Dans le même esprit, le trust peut servir d’outil dans le cadre d’une transmission d’entreprise. Prenons l’exemple d’un chef d’entreprise qui souhaite transmettre sa société à ses héritiers alors même qu’aucun d’entre eux ne se prédestine à en reprendre les commandes. Les parts de la société pourraient ainsi être placées dans un trust dont les héritiers, voire également le constituant, seraient les bénéficiaires. Le trust deed serait alors rédigé pour définir précisément les modalités selon lesquelles la société devra être gérée.
Les trusts peuvent donc permettre, en définitive, de placer certains actifs à l’abri et sous la responsabilité d’une personne de confiance, choisie par le constituant, et de déterminer librement les bénéficiaires ainsi que les conditions dans lesquelles ces derniers pourraient se voir attribuer les revenus ou les actifs ainsi placés. Peut-être le moment est-il venu de faire confiance aux trusts ?

→ **Travail demandé**
**A)** Dans l'extrait sur les trusts, pourquoi le trust deed serait-il rédigé dans l'exemple de la transmission d'entreprise ?
**B)** Recopiez le passage de l'extrait sur les trusts qui commence par « Les trusts peuvent » et se poursuit jusqu'à « aux trusts ? ».

→ **Informations fournies**
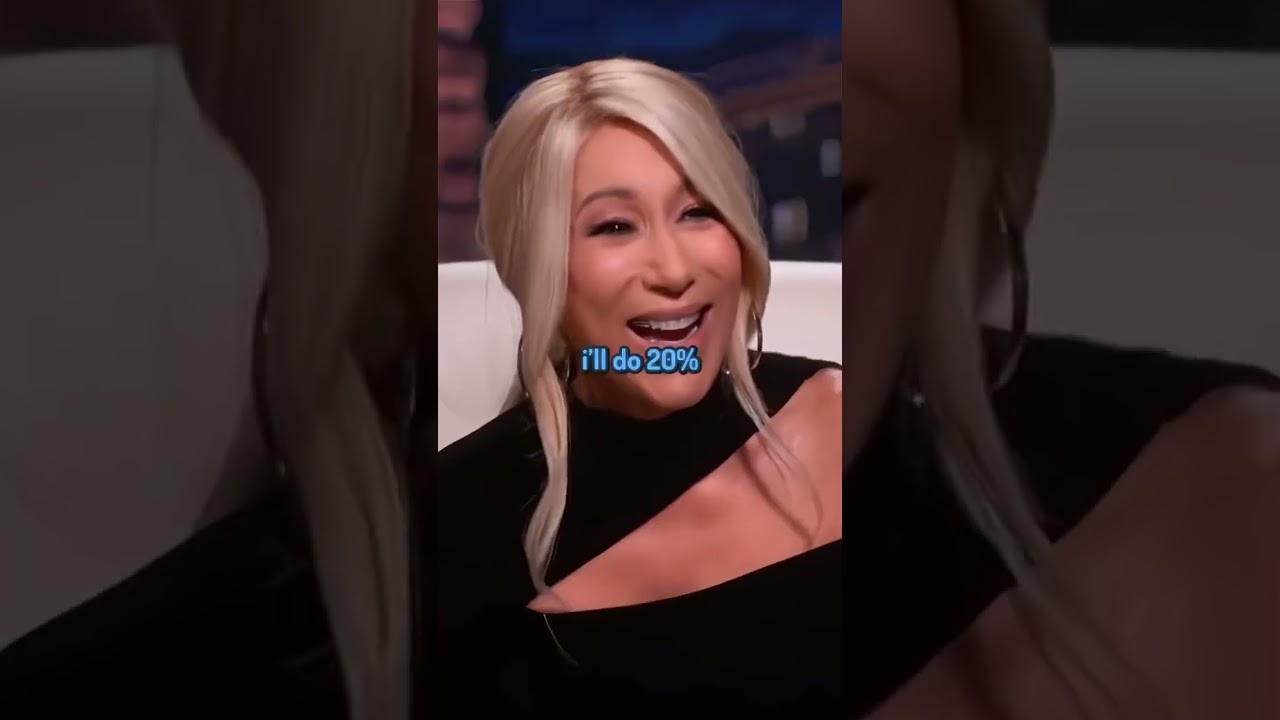 8 year old on shark tank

→ **Réponses dans l'ordre**
**A)** Il serait rédigé pour définir précisément les modalités selon lesquelles la société devra être gérée.

**B)**
Les trusts peuvent donc permettre, en définitive, de placer certains actifs à l’abri et sous la responsabilité d’une personne de confiance, choisie par le constituant, et de déterminer librement les bénéficiaires ainsi que les conditions dans lesquelles ces derniers pourraient se voir attribuer les revenus ou les actifs ainsi placés. Peut-être le moment est-il venu de faire confiance aux trusts ?